# Provided text:
Segment Open
Now whenever there is an innovation, it is reviled and everyone asks for the interface which looked roughly like Windows 95.
So I guess they listened to the wrong messages.
Targeting "casual" users has resulted in some valuable work such as better stability and completeness in many programs, simpler configuration interfaces for many things (such as wireless configuration GUIs that were better than Windows'), and better support for multimedia. However (leaving aside the fact that those were all things that techie users were begging for anyway) there was a downside. Customizability and configuration options disappeared. People made assumptions about "normal" users that implicitly labeled a large chunk of the Linux community abnormal. Case in point: if you configured your wireless connection using NetworkManager and then switched to a different desktop environment, your wireless connection might not work anymore. That might sound like a bug, but it wasn't. It wasn't designed to work that way. How could that be considered remotely acceptable? Because normal people don't use alternative desktop environments. (Thankfully, I've since read that NetworkManager accepts plugins that write to the correct system configuration files, though I don't know if distros test and install them.)
Segment Closed
# Given information:
Segment Open
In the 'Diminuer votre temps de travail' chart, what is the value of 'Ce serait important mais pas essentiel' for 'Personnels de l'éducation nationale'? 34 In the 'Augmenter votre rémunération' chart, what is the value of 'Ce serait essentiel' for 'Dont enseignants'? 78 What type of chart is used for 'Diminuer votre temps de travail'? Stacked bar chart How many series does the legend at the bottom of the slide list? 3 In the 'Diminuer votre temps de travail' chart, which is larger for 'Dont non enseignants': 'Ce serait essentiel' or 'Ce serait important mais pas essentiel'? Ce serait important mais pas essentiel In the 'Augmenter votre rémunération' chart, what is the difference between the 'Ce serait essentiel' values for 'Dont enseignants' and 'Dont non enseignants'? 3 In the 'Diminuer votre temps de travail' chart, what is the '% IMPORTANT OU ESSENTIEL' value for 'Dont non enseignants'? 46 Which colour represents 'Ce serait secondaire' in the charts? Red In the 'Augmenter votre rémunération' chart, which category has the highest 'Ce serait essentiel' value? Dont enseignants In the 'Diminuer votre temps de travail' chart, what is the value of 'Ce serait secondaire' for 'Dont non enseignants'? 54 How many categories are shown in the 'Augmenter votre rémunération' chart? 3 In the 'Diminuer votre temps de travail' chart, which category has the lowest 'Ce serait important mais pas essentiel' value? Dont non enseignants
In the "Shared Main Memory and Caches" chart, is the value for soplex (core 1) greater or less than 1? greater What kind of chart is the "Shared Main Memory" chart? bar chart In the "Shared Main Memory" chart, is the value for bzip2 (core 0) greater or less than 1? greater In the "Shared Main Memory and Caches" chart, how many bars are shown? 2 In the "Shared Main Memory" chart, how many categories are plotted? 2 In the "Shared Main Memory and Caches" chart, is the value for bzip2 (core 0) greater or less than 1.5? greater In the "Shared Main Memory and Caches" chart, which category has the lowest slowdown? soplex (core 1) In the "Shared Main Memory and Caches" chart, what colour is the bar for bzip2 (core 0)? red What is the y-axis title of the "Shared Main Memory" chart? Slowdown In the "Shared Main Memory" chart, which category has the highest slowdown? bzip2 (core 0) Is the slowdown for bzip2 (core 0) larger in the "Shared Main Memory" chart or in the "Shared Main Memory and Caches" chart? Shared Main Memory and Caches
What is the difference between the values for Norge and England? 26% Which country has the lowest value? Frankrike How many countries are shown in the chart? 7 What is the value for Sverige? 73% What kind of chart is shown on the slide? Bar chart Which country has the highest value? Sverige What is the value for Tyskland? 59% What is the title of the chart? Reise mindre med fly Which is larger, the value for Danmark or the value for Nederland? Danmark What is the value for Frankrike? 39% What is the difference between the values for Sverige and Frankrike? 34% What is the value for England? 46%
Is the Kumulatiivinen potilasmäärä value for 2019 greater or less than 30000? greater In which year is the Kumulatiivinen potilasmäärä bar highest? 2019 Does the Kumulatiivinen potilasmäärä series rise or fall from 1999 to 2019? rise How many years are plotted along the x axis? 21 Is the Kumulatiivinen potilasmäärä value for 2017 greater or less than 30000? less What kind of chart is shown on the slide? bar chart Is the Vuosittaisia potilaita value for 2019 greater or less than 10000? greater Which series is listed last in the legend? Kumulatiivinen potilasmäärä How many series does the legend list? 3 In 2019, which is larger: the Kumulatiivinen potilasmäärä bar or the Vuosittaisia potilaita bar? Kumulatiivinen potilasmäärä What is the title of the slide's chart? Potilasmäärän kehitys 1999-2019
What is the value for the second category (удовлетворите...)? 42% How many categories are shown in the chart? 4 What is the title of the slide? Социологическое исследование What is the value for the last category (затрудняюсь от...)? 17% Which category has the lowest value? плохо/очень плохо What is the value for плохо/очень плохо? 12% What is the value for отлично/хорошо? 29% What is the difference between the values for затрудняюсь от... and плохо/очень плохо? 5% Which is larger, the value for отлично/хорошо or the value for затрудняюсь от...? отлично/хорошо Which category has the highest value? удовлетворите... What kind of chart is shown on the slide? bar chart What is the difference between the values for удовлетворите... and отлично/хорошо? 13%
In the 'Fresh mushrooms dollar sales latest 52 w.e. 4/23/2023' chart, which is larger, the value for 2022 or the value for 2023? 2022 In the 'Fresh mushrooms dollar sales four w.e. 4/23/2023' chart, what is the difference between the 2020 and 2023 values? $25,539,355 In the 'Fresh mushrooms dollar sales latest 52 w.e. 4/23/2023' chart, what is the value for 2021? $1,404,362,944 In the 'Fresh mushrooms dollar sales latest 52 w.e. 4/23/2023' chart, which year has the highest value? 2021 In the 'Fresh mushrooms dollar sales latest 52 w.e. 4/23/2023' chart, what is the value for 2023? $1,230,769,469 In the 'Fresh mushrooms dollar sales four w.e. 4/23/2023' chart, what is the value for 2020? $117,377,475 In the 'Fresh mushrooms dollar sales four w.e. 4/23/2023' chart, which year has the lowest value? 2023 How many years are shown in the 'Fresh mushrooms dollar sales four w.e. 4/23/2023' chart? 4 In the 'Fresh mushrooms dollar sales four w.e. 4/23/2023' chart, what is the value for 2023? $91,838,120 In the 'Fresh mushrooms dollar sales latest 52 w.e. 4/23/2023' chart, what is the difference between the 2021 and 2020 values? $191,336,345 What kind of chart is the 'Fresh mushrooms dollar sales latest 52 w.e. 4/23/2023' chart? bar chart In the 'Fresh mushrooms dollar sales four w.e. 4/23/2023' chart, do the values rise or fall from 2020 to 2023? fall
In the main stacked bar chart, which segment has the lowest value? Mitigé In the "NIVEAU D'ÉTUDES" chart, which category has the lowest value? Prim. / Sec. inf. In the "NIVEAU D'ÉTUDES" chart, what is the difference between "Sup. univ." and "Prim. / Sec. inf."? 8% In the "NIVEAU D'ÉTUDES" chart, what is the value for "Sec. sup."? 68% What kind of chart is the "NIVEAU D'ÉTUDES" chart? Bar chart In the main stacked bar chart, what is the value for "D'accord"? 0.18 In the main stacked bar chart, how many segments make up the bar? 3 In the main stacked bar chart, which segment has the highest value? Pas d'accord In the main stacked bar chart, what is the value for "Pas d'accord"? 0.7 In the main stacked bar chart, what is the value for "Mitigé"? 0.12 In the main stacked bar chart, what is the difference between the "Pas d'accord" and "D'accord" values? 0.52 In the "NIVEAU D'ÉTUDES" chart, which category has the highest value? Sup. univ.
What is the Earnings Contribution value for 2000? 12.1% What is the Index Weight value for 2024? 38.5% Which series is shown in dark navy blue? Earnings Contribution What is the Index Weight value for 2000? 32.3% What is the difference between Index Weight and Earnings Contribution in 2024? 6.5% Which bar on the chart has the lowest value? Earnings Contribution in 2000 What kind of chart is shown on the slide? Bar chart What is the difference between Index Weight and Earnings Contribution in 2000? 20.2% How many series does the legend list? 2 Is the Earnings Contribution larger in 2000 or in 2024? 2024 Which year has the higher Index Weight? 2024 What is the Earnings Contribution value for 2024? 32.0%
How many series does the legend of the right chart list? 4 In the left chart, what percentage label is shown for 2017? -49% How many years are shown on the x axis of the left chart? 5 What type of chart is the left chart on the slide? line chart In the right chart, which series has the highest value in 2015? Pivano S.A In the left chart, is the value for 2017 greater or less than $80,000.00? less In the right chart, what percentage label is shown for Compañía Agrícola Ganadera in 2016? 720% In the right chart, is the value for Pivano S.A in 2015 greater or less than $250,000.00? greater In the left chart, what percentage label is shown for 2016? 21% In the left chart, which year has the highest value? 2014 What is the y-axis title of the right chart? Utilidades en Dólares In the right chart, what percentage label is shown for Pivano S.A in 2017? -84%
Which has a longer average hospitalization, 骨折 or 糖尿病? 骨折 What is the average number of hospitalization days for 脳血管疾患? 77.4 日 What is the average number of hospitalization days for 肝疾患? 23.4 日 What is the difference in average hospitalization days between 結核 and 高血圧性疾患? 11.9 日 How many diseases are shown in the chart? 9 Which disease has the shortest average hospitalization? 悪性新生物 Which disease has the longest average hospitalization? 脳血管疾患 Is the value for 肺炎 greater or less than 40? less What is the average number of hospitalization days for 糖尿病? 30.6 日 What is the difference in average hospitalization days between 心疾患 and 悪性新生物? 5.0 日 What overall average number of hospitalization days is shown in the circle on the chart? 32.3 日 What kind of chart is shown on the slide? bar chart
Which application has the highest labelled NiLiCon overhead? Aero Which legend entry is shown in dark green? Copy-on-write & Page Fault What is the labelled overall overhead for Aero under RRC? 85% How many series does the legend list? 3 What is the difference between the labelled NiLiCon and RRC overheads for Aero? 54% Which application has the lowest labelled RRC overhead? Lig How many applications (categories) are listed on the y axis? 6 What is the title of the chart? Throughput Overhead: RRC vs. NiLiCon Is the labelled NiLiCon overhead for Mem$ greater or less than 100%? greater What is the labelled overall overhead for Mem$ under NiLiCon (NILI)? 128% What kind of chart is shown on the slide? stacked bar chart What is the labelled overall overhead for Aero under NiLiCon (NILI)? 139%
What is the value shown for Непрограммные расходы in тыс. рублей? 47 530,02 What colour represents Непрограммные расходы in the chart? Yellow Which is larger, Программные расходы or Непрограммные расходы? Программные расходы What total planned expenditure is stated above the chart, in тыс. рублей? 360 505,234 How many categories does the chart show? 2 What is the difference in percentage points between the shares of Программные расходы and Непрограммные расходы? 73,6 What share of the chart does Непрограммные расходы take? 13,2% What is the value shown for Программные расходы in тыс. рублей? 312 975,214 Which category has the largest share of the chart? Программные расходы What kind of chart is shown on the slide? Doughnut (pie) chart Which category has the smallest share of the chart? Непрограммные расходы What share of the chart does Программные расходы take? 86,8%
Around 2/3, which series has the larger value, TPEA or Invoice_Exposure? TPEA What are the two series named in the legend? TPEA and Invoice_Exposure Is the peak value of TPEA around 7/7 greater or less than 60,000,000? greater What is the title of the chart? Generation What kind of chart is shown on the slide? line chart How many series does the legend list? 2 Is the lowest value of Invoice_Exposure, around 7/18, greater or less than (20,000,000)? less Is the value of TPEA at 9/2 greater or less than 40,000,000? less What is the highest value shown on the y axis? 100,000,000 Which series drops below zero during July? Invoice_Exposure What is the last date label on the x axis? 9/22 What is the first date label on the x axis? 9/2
Segment Closed
Return the full passage above about Linux targeting casual users, word for word.

# The completed task:
Now whenever there is an innovation, it is reviled and everyone asks for the interface which looked roughly like Windows 95.
So I guess they listened to the wrong messages.
Targeting "casual" users has resulted in some valuable work such as better stability and completeness in many programs, simpler configuration interfaces for many things (such as wireless configuration GUIs that were better than Windows'), and better support for multimedia. However (leaving aside the fact that those were all things that techie users were begging for anyway) there was a downside. Customizability and configuration options disappeared. People made assumptions about "normal" users that implicitly labeled a large chunk of the Linux community abnormal. Case in point: if you configured your wireless connection using NetworkManager and then switched to a different desktop environment, your wireless connection might not work anymore. That might sound like a bug, but it wasn't. It wasn't designed to work that way. How could that be considered remotely acceptable? Because normal people don't use alternative desktop environments. (Thankfully, I've since read that NetworkManager accepts plugins that write to the correct system configuration files, though I don't know if distros test and install them.)